Gazetelerin en iyi yazarları bu işi aksatmadan ve daha da iyisi çıta yükselterek yapanlarıdır. Her gazete bu yazarlarını sayfaların tepesine oturtur, ön sayfadan anonsunu yapar ve okuyucuya kimi okuması gerektiği konusunda çok kıymetli bir rehberlik sunar. O yazarlar da bu iltifattan memnun olurlar ve kendilerini ifade ederken daha da cesaret kazanırlar. İşte bu cesaretin en önemli tarafı ‘abes’ yazarların yaptığının tersini yapmanın giderek normalleşmesidir. Yani yaşananlara mesafe alma ve olaylara bütünlüğü içinde bakma kaygısı iyice anlamsızlaşır. Yazarlar freni patlamış kamyonlar gibi hareket etmeye başlarlar. Herhalde kendi durumlarının da son derece farkında olmalılardır, çünkü aynen bilinçli psikologlar gibi, kendi yaptıklarını başka aktörlere yükleme konusunda olabildiğince maharet sergilerler.

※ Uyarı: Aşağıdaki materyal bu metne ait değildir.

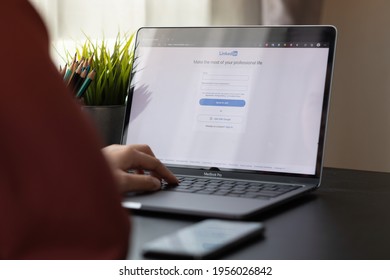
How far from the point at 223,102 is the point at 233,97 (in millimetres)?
17

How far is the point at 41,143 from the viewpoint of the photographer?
42 centimetres

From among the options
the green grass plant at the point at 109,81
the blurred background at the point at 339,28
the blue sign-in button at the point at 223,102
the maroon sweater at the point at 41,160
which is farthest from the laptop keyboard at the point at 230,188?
the blurred background at the point at 339,28

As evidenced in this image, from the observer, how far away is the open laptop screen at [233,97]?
1082 millimetres

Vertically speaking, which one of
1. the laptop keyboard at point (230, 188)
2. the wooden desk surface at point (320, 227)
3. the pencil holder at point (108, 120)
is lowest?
the wooden desk surface at point (320, 227)

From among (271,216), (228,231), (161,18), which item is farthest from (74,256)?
(161,18)

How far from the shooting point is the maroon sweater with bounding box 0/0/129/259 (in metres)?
0.42

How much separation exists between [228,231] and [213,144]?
40cm

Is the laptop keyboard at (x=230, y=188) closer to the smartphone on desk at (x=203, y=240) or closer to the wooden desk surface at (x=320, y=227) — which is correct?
the wooden desk surface at (x=320, y=227)


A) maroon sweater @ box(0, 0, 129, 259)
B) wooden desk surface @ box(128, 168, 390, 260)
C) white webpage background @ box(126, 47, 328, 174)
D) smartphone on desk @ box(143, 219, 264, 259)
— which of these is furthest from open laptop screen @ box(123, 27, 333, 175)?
maroon sweater @ box(0, 0, 129, 259)

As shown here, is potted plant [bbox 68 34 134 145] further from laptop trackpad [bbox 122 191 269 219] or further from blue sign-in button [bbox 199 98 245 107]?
laptop trackpad [bbox 122 191 269 219]

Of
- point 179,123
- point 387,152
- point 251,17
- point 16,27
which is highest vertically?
point 251,17

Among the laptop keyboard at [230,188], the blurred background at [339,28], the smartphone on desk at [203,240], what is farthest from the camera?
the blurred background at [339,28]

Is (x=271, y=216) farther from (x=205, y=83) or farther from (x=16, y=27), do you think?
(x=16, y=27)
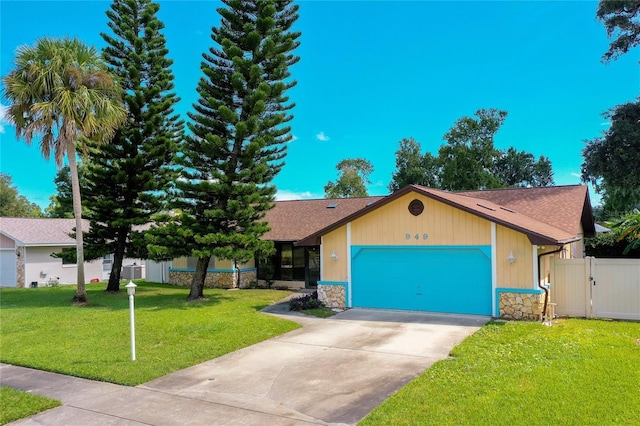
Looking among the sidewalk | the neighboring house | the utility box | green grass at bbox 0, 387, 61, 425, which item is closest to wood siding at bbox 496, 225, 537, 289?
the sidewalk

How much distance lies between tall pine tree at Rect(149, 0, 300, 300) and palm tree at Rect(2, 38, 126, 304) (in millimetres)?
3127

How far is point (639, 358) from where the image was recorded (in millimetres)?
7516

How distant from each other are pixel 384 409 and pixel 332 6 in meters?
15.3

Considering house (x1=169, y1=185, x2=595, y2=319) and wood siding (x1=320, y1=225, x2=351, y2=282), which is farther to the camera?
wood siding (x1=320, y1=225, x2=351, y2=282)

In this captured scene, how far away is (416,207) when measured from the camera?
13.2 meters

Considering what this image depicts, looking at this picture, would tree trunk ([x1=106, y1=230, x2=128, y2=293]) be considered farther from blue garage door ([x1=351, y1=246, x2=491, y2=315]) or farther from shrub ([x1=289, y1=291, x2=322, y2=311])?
blue garage door ([x1=351, y1=246, x2=491, y2=315])

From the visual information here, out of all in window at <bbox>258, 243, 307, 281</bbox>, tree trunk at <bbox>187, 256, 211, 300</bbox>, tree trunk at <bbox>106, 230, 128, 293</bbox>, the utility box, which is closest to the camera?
tree trunk at <bbox>187, 256, 211, 300</bbox>

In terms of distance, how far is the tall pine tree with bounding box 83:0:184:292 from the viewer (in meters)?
17.9

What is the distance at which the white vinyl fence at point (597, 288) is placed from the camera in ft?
37.1

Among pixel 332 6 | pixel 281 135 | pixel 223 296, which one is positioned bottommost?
pixel 223 296

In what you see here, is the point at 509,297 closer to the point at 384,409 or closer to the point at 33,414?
the point at 384,409

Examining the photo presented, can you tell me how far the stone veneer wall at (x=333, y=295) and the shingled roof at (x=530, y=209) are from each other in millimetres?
1545

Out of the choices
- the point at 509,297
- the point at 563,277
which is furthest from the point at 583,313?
the point at 509,297

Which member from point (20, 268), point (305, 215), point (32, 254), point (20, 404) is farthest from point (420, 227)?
point (20, 268)
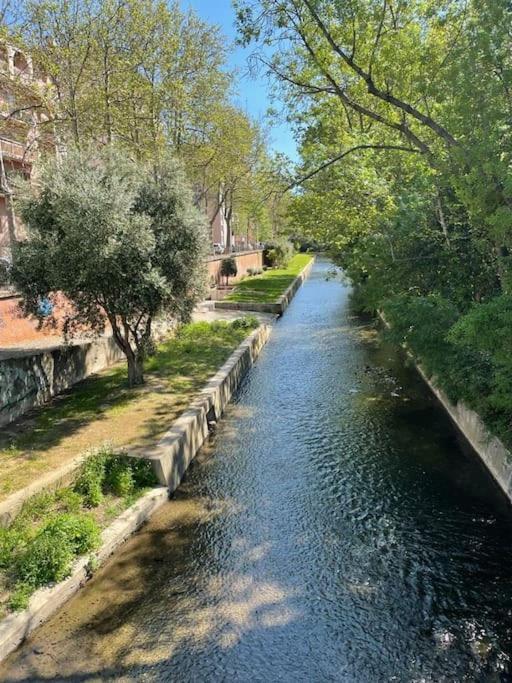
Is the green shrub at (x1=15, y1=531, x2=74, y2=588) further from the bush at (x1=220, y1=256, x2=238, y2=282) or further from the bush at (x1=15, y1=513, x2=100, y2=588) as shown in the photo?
the bush at (x1=220, y1=256, x2=238, y2=282)

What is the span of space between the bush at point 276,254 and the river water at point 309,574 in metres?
39.1

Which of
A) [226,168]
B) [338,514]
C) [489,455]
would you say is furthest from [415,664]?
[226,168]

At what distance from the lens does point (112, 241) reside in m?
9.08

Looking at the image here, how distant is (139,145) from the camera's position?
18.4 meters

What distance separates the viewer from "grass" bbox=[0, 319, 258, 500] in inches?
322

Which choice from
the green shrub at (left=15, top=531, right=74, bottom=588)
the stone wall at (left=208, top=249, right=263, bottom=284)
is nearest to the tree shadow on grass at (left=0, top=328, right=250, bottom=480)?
the green shrub at (left=15, top=531, right=74, bottom=588)

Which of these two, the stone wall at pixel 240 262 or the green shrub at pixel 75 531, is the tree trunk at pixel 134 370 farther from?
the stone wall at pixel 240 262

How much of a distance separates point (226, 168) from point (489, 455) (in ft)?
75.2

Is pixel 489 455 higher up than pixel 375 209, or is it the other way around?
pixel 375 209

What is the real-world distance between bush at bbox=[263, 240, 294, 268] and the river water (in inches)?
1538

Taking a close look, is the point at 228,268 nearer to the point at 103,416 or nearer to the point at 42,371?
the point at 42,371

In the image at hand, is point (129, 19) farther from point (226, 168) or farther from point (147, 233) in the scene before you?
point (226, 168)

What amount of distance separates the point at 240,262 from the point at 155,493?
31.6 metres

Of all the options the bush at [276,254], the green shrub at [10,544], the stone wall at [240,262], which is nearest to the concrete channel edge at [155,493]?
the green shrub at [10,544]
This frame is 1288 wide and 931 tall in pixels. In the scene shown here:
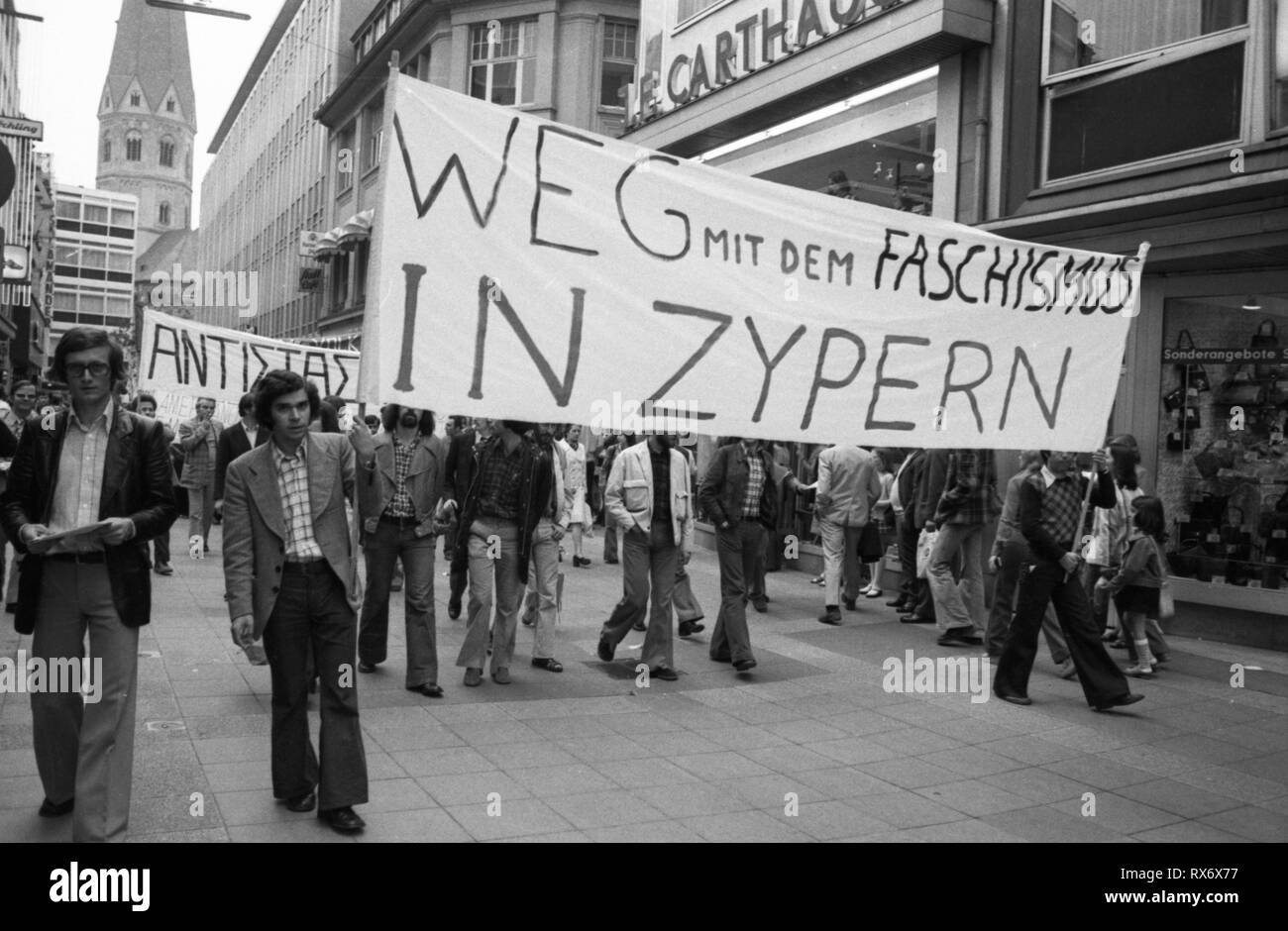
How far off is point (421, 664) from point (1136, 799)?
449 cm

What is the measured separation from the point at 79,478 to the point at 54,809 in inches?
57.6

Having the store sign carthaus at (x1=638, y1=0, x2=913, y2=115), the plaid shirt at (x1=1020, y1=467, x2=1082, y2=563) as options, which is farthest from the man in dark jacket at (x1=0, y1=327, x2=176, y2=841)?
the store sign carthaus at (x1=638, y1=0, x2=913, y2=115)

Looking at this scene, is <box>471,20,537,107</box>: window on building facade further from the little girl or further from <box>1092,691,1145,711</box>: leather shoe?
<box>1092,691,1145,711</box>: leather shoe

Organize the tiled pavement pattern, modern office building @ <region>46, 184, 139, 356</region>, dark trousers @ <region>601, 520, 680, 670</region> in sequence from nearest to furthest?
1. the tiled pavement pattern
2. dark trousers @ <region>601, 520, 680, 670</region>
3. modern office building @ <region>46, 184, 139, 356</region>

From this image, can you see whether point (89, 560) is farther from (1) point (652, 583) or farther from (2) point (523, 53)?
(2) point (523, 53)

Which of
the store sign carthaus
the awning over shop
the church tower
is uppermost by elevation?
the church tower

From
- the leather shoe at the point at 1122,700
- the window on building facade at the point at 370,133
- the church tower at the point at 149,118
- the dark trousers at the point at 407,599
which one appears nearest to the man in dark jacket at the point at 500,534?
the dark trousers at the point at 407,599

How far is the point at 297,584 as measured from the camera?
504 cm

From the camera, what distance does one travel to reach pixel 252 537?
502cm

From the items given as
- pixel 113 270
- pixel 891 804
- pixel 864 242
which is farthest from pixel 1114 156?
pixel 113 270

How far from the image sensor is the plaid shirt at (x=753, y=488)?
9281mm

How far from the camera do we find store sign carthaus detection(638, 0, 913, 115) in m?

Misal, ‘bizim’ cenahtaki şu ‘freni patlamış kamyon’ benzetmesini düşünelim. Hükümetin bu halde olduğu belli... Ama yargı adına davrananların da aynı durumda olduklarını görmek çok mu zor? Ya da ‘kuvvetler ayrılığı’ muhakemesini ele alalım. Bunun bir denge/fren sistemi olduğu ve karşılıklılık ilkesi içinde hayata geçmesi gerektiği sıkça vurgulanıyor. Ardından da yargının yürütme ve yasama üzerinde fren olmasının altı çiziliyor. İyi de, yasamanın da yargı üzerinde fren olması doğal değil mi? Hele yargı mensuplarının halk tarafından seçilmediği, ama yasamanın serbest seçimlerle oluştuğu bir ülkede… Popüler tezlerimizden biri de yargı bağımsızlığına ilişkin. Bu konuları yazan makbul yazarların hiçbirinin ‘meşruiyet’ kavramından söz etmemesi ilginç bir ‘tesadüf’. Çünkü bir ‘demokratik hukuk devletinde’ her şeyin olduğu gibi, yargı bağımsızlığının da bir meşruiyeti olması, bu irade alanının belirli bir zemine oturtulması lazım… Herkesin bildiği üzere bunun koşulu da yargının tarafsız olması. Nitekim yargı mensuplarının yasama tarafından seçiminin de altında bu meşruiyet arayışı yatıyor. Ne var ki okuyucunun aradığı sakinleştirici (yoksa uyuşturucu mu demeliydi?) dozu vermekle kendisini mükellef addeden yazarların böyle kaygıları olmuyor. Aslında onlar işlerini yapıyorlar ve eminim okuyucunun ‘Allah hepinizden ayrı ayrı razı olsun’ temennisi ile de fazlasıyla iktifa ediyorlar.